» **Assigned task**
Would you transcribe only the lines below, from the one containing "White-bellied Emerald Greeting Card" through the end of the material, exactly and with no pictures?

» **Records supplied**
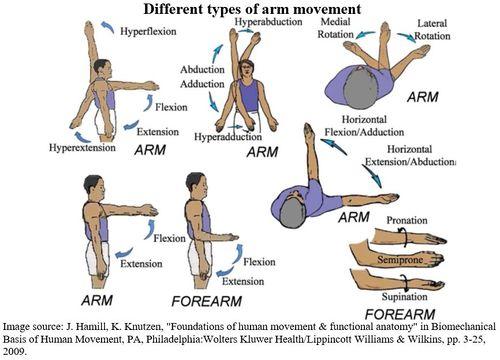 ArmMovementPicture.JPG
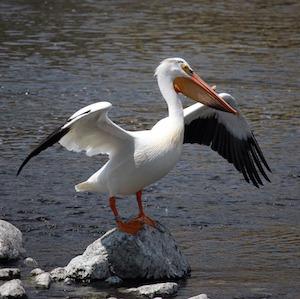 pelican-916327_1920.jpg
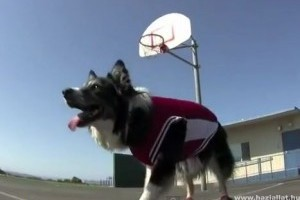 Petey, a kosarazó kutya!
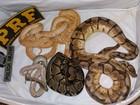 PRF encontra em carro sete cobras escondidas em meias dentro de mala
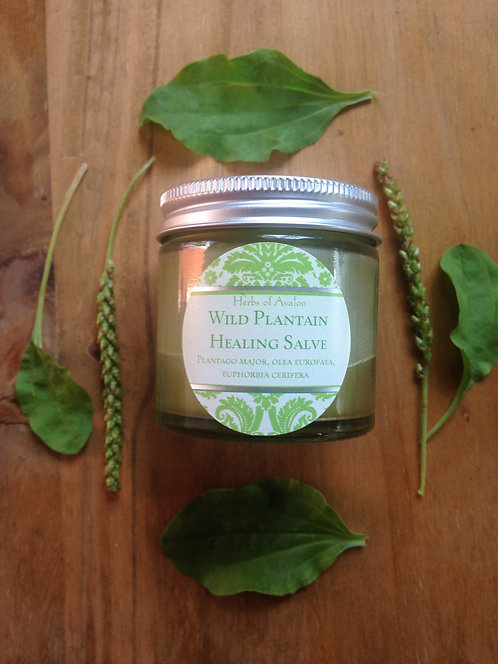 PLANTAIN HERBAL SALVE - Super gentle, soothing organic ointment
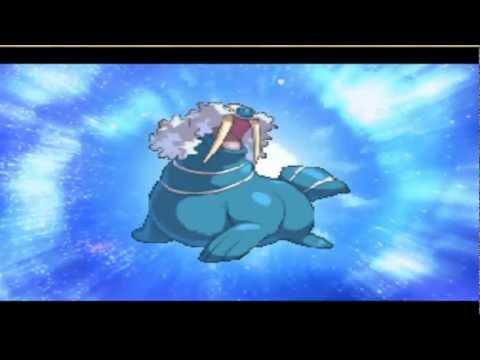 Pokemon Conquest: Sealeo Evolve!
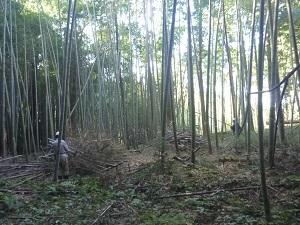 里山12-03.jpg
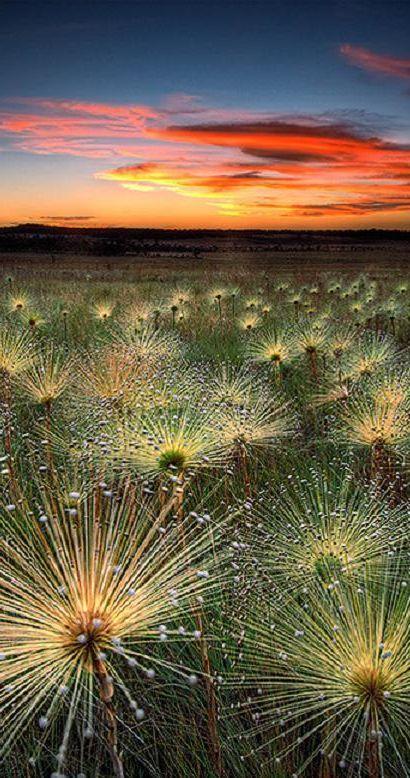 Paepalanthus at sunset in the Cerrado biome of Mato Grosso, Brazil • photo: Marcio Cabral on deviantart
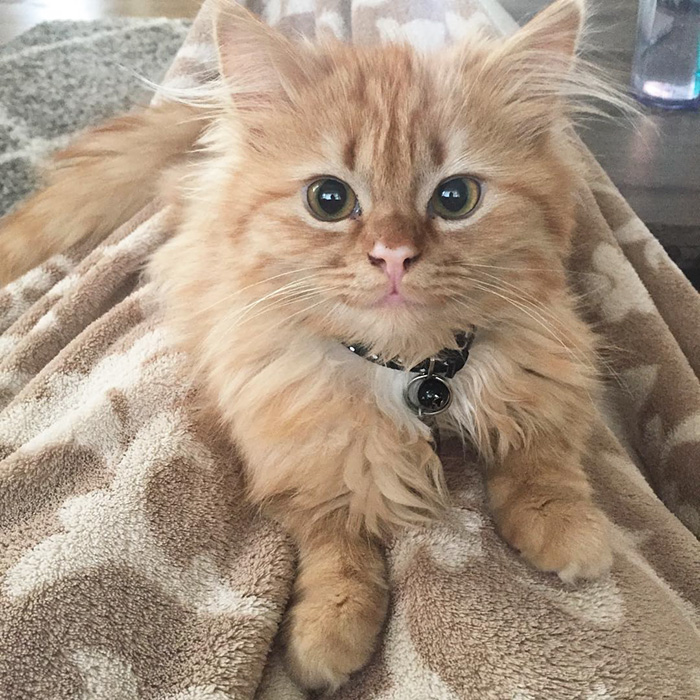 gata-adoptada-sonriente-rey (1)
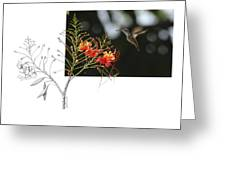 White-bellied Emerald Greeting Card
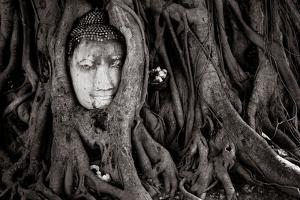 Buddha Head In Tree At Ayutthaya, Thailand by Lindsay Daniels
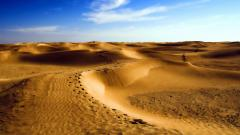 Sand Dunes 30744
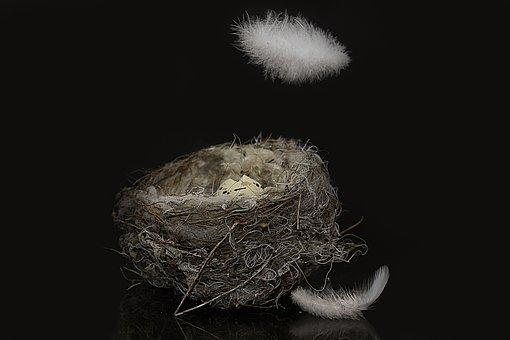 Bird's Nest, Egg Shells, Feather, Egg, Nest, Close Up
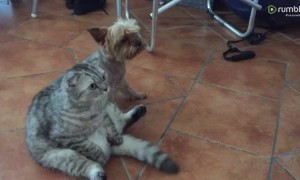 Dog and cat hilariously watch TV together like humans
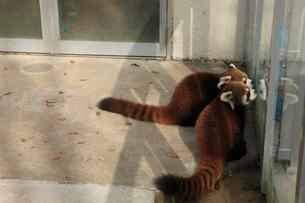 2匹のレッサーパンダの写真素材 [FYI04044111]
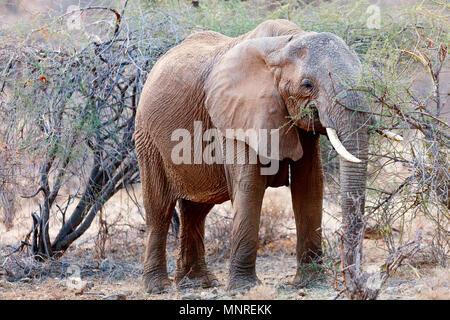 Close up of elephant in safari park - Stock Photo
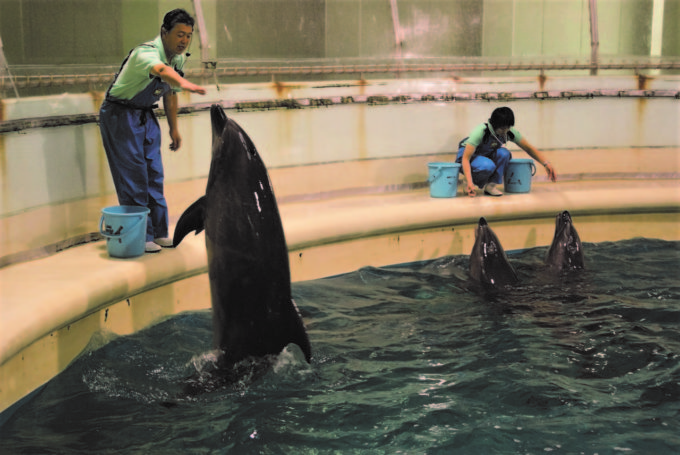 青森県営 浅虫水族館のイルカショー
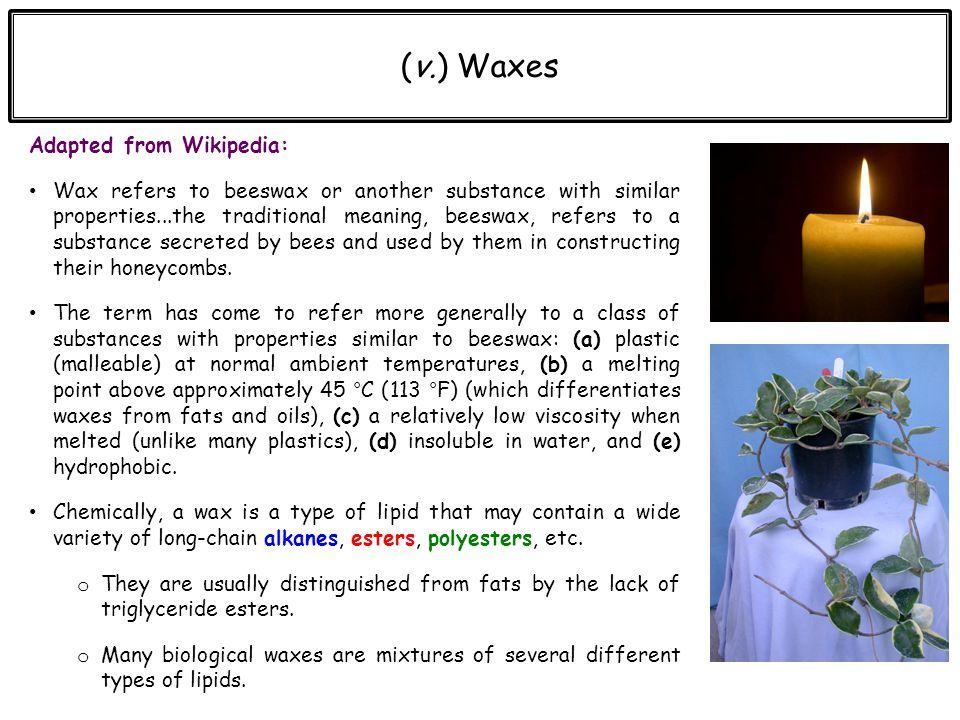 Chapter 10 Lipids  ppt video online download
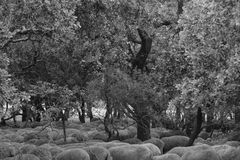 Sheep lying under the trees Stock Image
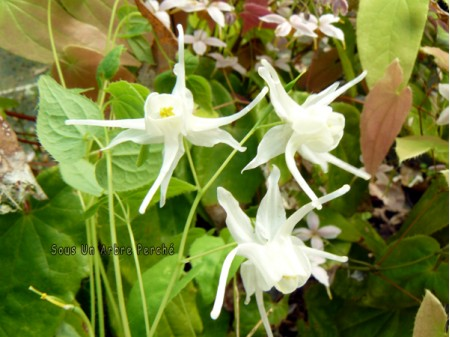 Epimedium 'Shiraito'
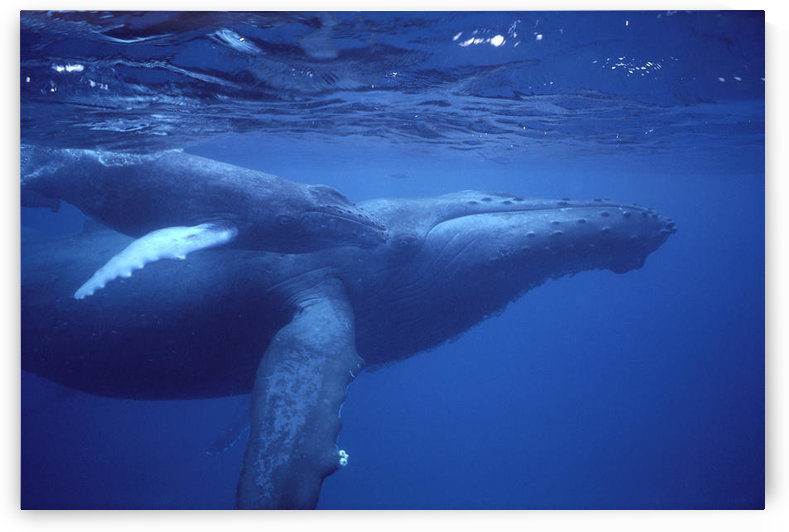 Hawaii, Humpback Whales (Megaptera Novaeangliae) Mother And Calf Underwater Near Surface A94G by PacificStock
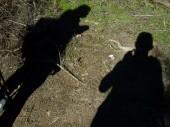 La Gomera 2008 010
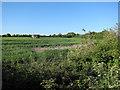 TL5771 : Pillbox north of Wicken by Hugh Venables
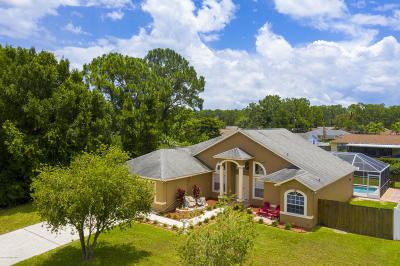 Palm Bay Single Family Home For Sale: 1588 Raymore Street NW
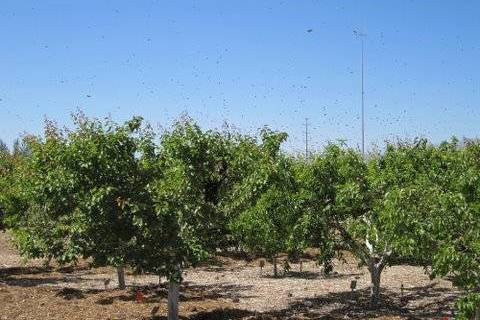 Honeybees swarm fruit trees in an orchard. Never spray a plant that is flowering with anything. ...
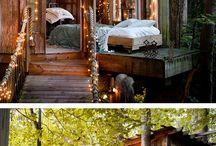 Tree houses I want my husband to build me! / by Jessica Harmon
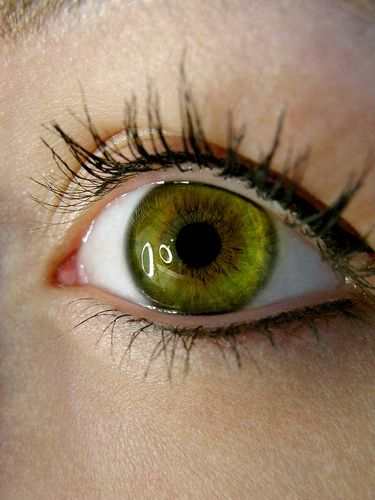 25 Best Ideas About Green Eyes On Pinterest Makeup For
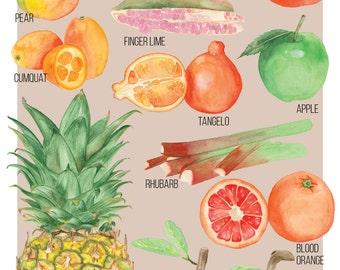 Food Illustration Australian Winter Fruit Guide Watercolour Illustration Print
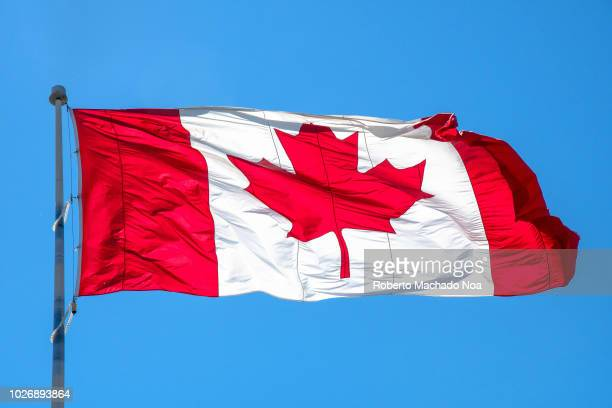 World S Best Canadian Flag Stock Pictures Photos And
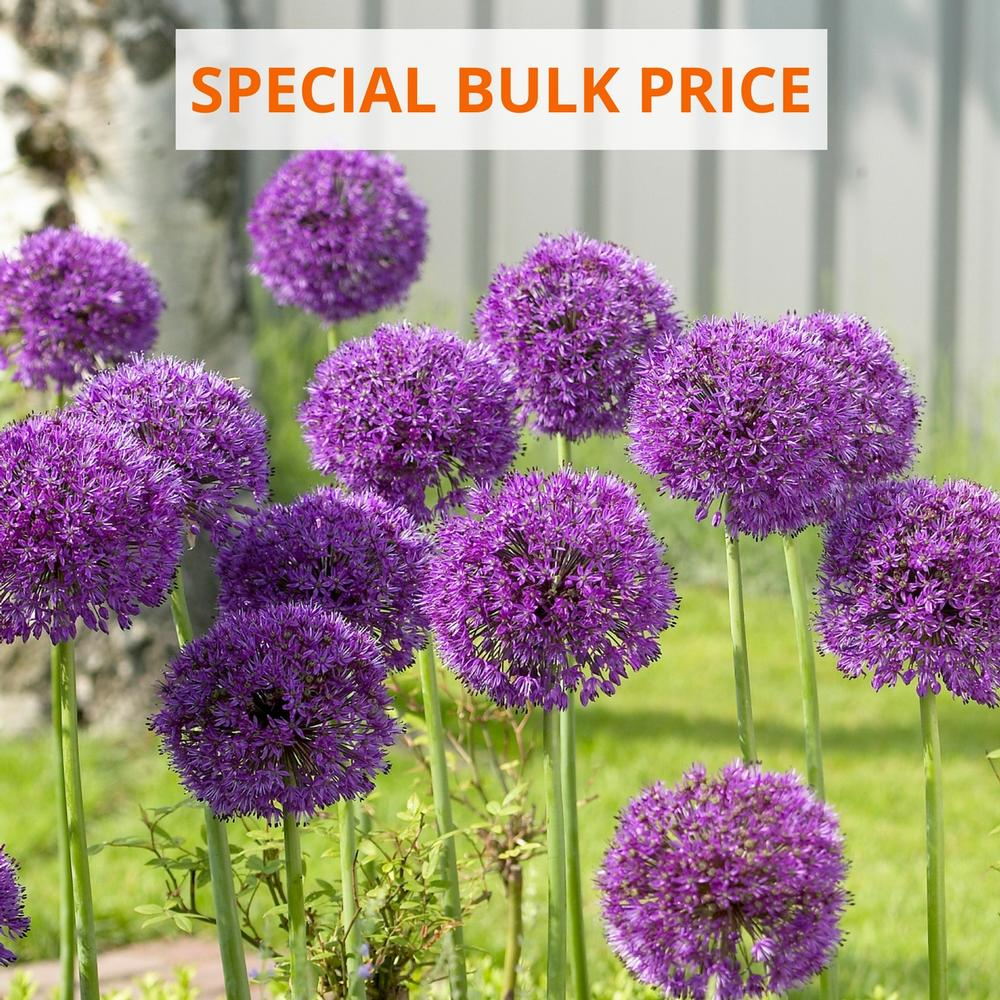Allium Purple Sensation Longfield Gardens With Images Bulbous Plants Flower Garden Bulb Flowers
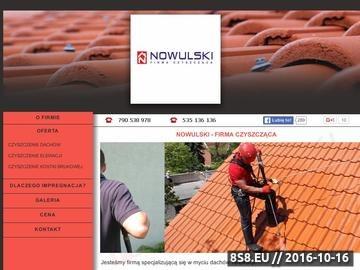 Zrzut strony Firma czyszcząca - Nowulski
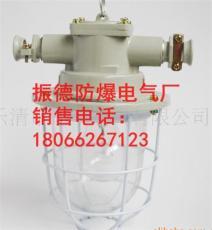 供应DGS-60/127V矿用隔爆型白炽灯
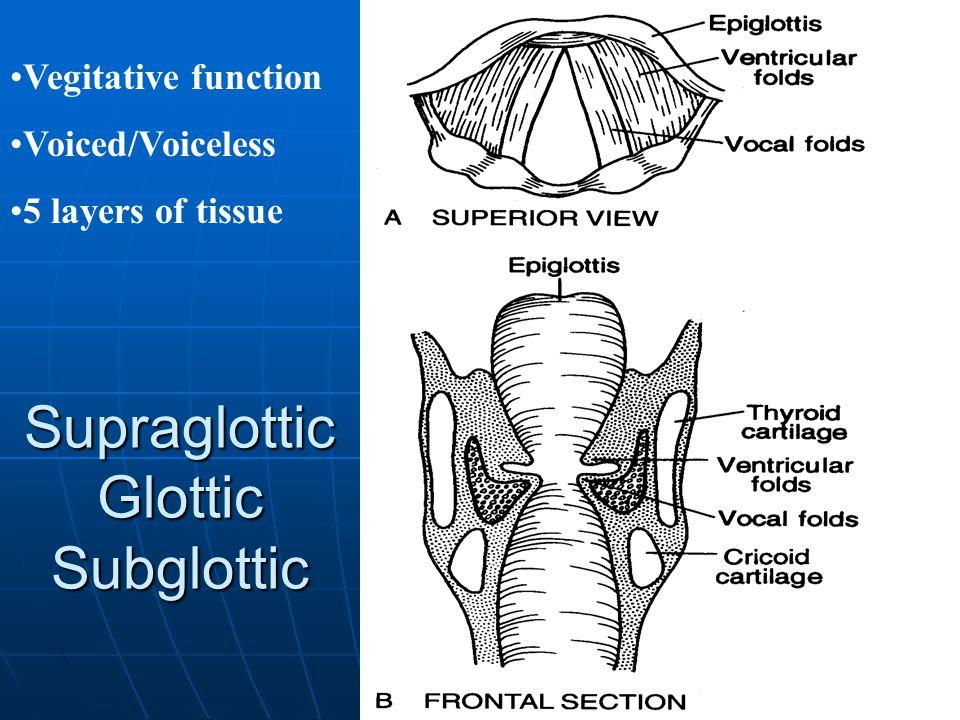 Supraglottic Glottic Subglottic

» **Problem solution**
 White-bellied Emerald Greeting Card
 Buddha Head In Tree At Ayutthaya, Thailand by Lindsay Daniels
 Sand Dunes 30744
 Bird's Nest, Egg Shells, Feather, Egg, Nest, Close Up
 Dog and cat hilariously watch TV together like humans
 2匹のレッサーパンダの写真素材 [FYI04044111]
 Close up of elephant in safari park - Stock Photo
 青森県営 浅虫水族館のイルカショー
 Chapter 10 Lipids  ppt video online download
 Sheep lying under the trees Stock Image
 Epimedium 'Shiraito'
 Hawaii, Humpback Whales (Megaptera Novaeangliae) Mother And Calf Underwater Near Surface A94G by PacificStock
 La Gomera 2008 010
 TL5771 : Pillbox north of Wicken by Hugh Venables
 Palm Bay Single Family Home For Sale: 1588 Raymore Street NW
 Honeybees swarm fruit trees in an orchard. Never spray a plant that is flowering with anything. ...
 Tree houses I want my husband to build me! / by Jessica Harmon
 25 Best Ideas About Green Eyes On Pinterest Makeup For
 Food Illustration Australian Winter Fruit Guide Watercolour Illustration Print
 World S Best Canadian Flag Stock Pictures Photos And
Allium Purple Sensation Longfield Gardens With Images Bulbous Plants Flower Garden Bulb Flowers
 Zrzut strony Firma czyszcząca - Nowulski
 供应DGS-60/127V矿用隔爆型白炽灯
 Supraglottic Glottic Subglottic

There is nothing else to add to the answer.